— Set problem —
Update the rows below by replacing "Classify" with "Sort", leaving everything else unchanged.

— Record list —
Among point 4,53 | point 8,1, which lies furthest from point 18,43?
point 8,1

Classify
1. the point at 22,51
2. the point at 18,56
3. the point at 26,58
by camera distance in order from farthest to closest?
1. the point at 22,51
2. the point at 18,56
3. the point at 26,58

— Worked answer —
Among point 4,53 | point 8,1, which lies furthest from point 18,43?
point 8,1

Sort
1. the point at 22,51
2. the point at 18,56
3. the point at 26,58
by camera distance in order from farthest to closest?
1. the point at 22,51
2. the point at 18,56
3. the point at 26,58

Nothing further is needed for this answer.